Task goal:
Please print the following lines word for word, leaving out the pictures.

(Image-linked spatial questions)
________

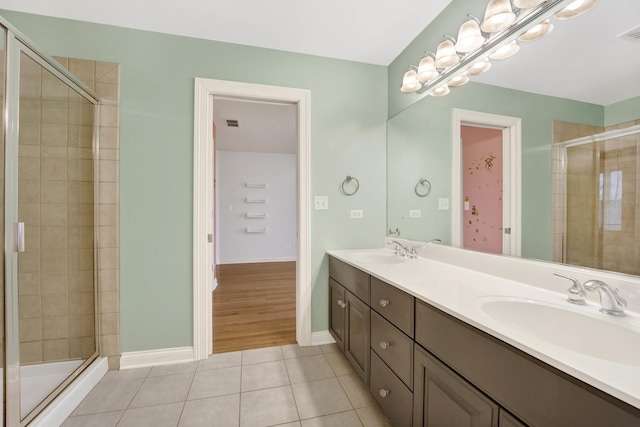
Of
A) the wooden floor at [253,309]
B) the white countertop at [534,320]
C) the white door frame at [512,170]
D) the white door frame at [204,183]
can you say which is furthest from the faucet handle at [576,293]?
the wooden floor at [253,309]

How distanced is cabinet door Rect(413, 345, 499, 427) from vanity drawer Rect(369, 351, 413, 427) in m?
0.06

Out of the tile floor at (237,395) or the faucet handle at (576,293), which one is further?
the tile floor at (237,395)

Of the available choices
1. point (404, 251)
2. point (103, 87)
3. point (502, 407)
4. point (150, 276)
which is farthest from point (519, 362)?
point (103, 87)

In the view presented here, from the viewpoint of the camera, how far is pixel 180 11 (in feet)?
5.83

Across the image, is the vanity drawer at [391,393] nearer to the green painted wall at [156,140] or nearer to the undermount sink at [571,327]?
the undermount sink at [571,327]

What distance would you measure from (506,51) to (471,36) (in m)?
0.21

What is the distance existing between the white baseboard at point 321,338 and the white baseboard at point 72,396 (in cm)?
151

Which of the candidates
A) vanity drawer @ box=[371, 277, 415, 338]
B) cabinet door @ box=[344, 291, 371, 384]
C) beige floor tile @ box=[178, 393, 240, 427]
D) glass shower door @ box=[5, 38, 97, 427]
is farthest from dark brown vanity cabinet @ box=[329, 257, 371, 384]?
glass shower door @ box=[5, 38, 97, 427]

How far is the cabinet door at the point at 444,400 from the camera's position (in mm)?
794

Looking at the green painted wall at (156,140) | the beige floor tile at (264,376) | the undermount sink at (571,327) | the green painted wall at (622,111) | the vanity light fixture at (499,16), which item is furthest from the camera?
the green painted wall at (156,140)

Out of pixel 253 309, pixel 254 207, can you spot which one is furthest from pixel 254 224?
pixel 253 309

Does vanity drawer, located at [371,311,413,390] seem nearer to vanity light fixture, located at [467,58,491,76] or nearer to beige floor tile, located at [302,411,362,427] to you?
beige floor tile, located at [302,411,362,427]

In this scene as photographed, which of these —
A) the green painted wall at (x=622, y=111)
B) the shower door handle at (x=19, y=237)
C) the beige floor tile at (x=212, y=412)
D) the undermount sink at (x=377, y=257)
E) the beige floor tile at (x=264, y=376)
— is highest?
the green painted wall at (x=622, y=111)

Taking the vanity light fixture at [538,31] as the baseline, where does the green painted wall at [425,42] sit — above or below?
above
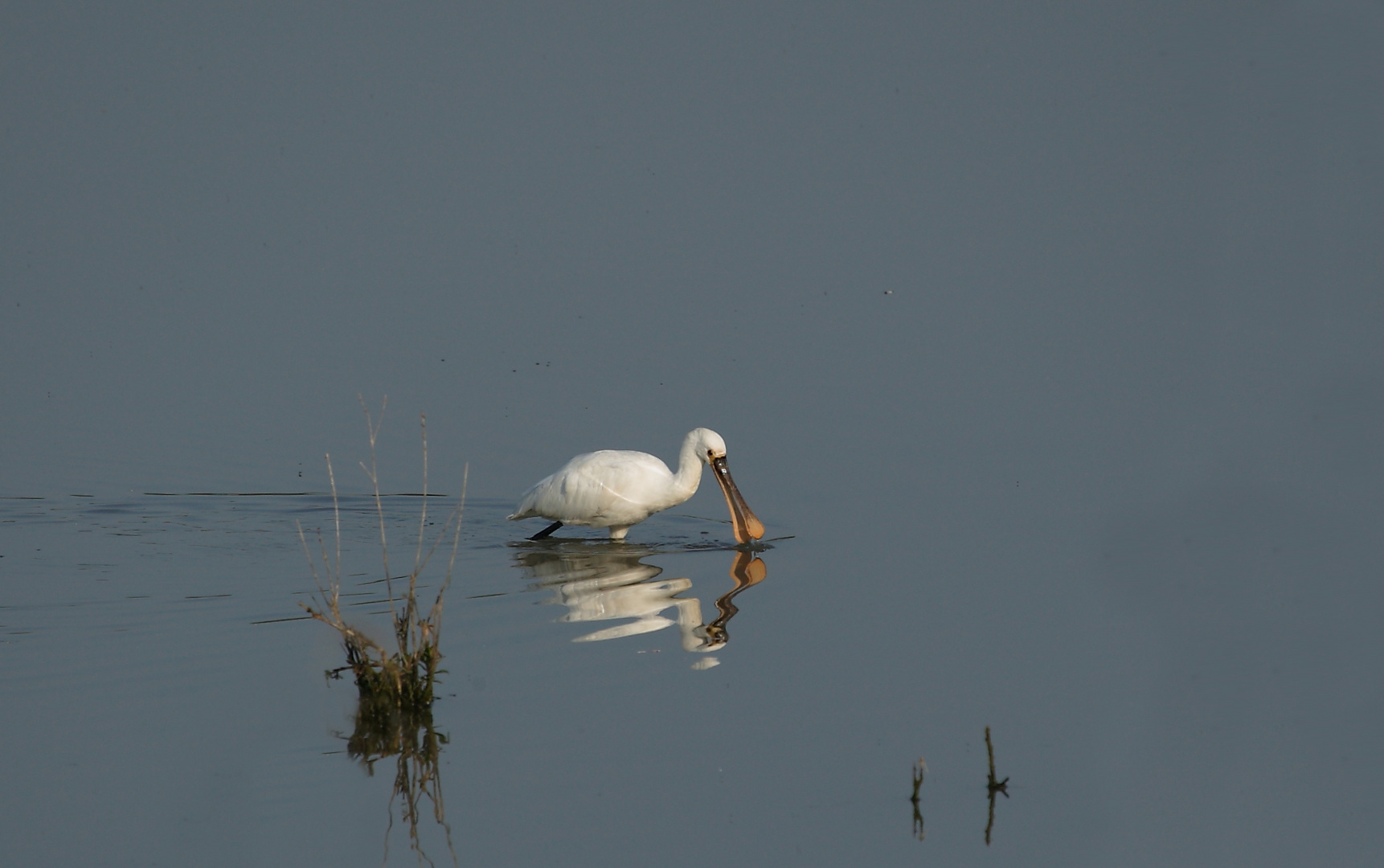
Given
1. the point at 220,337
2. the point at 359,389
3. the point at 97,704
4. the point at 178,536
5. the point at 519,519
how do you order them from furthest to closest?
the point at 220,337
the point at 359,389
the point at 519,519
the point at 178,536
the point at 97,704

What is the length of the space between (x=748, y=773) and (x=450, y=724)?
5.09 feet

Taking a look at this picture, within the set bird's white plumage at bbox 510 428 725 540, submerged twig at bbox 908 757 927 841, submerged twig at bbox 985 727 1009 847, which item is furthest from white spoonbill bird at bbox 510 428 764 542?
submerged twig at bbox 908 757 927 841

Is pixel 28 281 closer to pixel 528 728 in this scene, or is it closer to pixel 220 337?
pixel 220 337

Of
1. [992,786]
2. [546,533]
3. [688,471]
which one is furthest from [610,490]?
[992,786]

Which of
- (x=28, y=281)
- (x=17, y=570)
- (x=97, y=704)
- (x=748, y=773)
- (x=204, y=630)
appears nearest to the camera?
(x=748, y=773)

________

Exercise response:
Of
A) the wooden floor at [253,309]
B) the white countertop at [534,320]
C) the white door frame at [512,170]
D) the white door frame at [204,183]
can you say which is furthest from the faucet handle at [576,293]?
the wooden floor at [253,309]

How distanced is cabinet door Rect(413, 345, 499, 427) from vanity drawer Rect(369, 351, 413, 427) in m?
0.06

Out of the tile floor at (237,395) or the faucet handle at (576,293), which one is further?
the tile floor at (237,395)

Of the available choices
1. point (404, 251)
2. point (103, 87)
3. point (502, 407)
4. point (150, 276)
which is farthest from point (519, 362)?
point (103, 87)

In the view presented here, from the viewpoint of the camera, how far is pixel 180 11 (in feet)?
5.83

Across the image, is the vanity drawer at [391,393] nearer to the green painted wall at [156,140] or nearer to the undermount sink at [571,327]?
the undermount sink at [571,327]

What distance would you measure from (506,51) to (471,36) (in m)?
0.21

What is the distance existing between the white baseboard at point 321,338 and the white baseboard at point 72,396 (in cm)?
151

Which of the candidates
A) vanity drawer @ box=[371, 277, 415, 338]
B) cabinet door @ box=[344, 291, 371, 384]
C) beige floor tile @ box=[178, 393, 240, 427]
D) glass shower door @ box=[5, 38, 97, 427]
is farthest from dark brown vanity cabinet @ box=[329, 257, 371, 384]?
glass shower door @ box=[5, 38, 97, 427]

How far is the cabinet door at the point at 444,400 from the camera's position (in mm)?
794

Looking at the green painted wall at (156,140) | the beige floor tile at (264,376) | the undermount sink at (571,327) | the green painted wall at (622,111) | the vanity light fixture at (499,16), which item is furthest from the camera?
the green painted wall at (156,140)

Out of pixel 253 309, pixel 254 207, can you spot which one is furthest from pixel 254 224?
pixel 253 309

Does vanity drawer, located at [371,311,413,390] seem nearer to vanity light fixture, located at [467,58,491,76] or nearer to beige floor tile, located at [302,411,362,427] to you?
beige floor tile, located at [302,411,362,427]

In this scene as photographed, which of these —
A) the green painted wall at (x=622, y=111)
B) the shower door handle at (x=19, y=237)
C) the beige floor tile at (x=212, y=412)
D) the undermount sink at (x=377, y=257)
E) the beige floor tile at (x=264, y=376)
— is highest?
the green painted wall at (x=622, y=111)

Taking the vanity light fixture at [538,31] as the baseline, where does the green painted wall at [425,42] sit — above or below?
above
Given
1. the point at 220,337
2. the point at 359,389
3. the point at 97,704
4. the point at 178,536
5. the point at 519,519
how do you order them from furthest to closest?
the point at 220,337
the point at 359,389
the point at 519,519
the point at 178,536
the point at 97,704

What is the length of the space between (x=748, y=773) and (x=450, y=724)?
5.09 feet

Taking a look at this picture, within the set bird's white plumage at bbox 510 428 725 540, submerged twig at bbox 908 757 927 841, submerged twig at bbox 985 727 1009 847, which item is furthest from white spoonbill bird at bbox 510 428 764 542?
submerged twig at bbox 908 757 927 841

Is pixel 28 281 closer to pixel 528 728 in this scene, or is it closer to pixel 220 337?
pixel 220 337

Of
1. [992,786]
2. [546,533]
3. [688,471]
which one is furthest from [610,490]?
[992,786]

Which of
- (x=28, y=281)
- (x=17, y=570)
- (x=97, y=704)
- (x=748, y=773)
- (x=204, y=630)
appears nearest to the camera?
(x=748, y=773)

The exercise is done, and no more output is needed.